After drinking our fill of coffee we were sent off by Dr Khaleel for a tour of the nearby Red Crescent central ambulance station. We sat down for tea and an orientation with the station boss, going over their paperwork systems (essentially the same as in our own respective services) and getting to poke our heads in the dispatch room (two phones, one laptop). Then we were sent outside with a crew to have a look at an ambulance and their kit. Or at least we thought that’s what we were doing. Next thing we’re told to hurry up and jump in and we’re off under lights to a job.

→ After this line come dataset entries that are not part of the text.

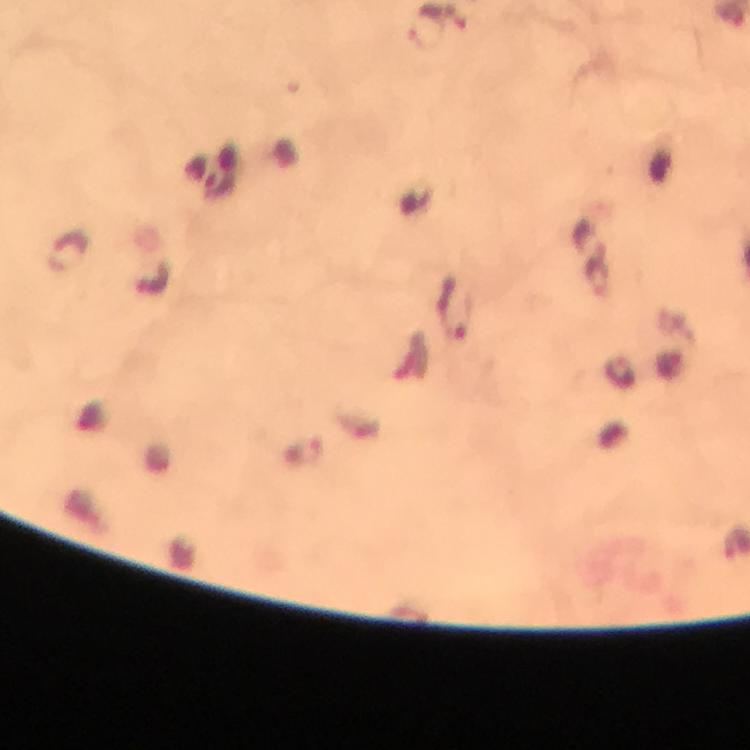

Approximate centers as (x, y) in pixels.
Summary:
  - Malaria parasite locations: (427, 29), (69, 251), (153, 278), (454, 308), (307, 453)
  - Image size: 750×750 pixels
  - Magnification: 100x
  - Context: from a malaria diagnostic workup
  - Capture: smartphone camera through the microscope
  - Stain: Giemsa
  - Immersion oil: used
  - Preparation: thick blood film
  - Cropped from: one field of view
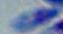

magnification = 1000x
identification = Toxoplasma gondii
modality = photomicrograph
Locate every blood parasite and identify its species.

getting a tour of the ambulance

getting a tour of the ambulance

This was the perfect balance of equal parts random and awesome. Although the unit was stood down en-route it was really just incredible to get the opportunity to talk to the crew, one of whom has been in the job for 29 years (and is jokingly described as ‘The Mayor’). These guys work under such unimaginable circumstances and see the true horror of the conflict up close and personal every day they go to work. They are renowned for putting themselves in harms way to save the lives of countless civilians and are experts at what they do. They are true EMS professionals and absolute champs and they were siked to show us around the ambulance, their gear cupboards and patiently teach us how to work their stretcher. It was really reassuring to see how much overlap there is between our services and how familiar alot of stuff was; from equipment to the prehospital paper trail. Really looking forward to working with these guys more and we have a heap to learn from them. We left after another cup of tea and promises to visit them at home for dinner and more ambo chats.

There’s a lot of speculation and rumour as to what’s going to happen next. Some think that a major attack is imminent, or will occur when the weather improves. Alternatively, we just saw this article  saying that a ceasefire had been announced, promptly followed by this one saying it was over.  Like everyone else here we’ll wait and see what plays out. In case of a major event an ambulance will be sent to collect us from our apartment and we’ll join Red Crescent crews on the road. I really hope for everyone who is trapped in the enclave that it doesn’t come to that.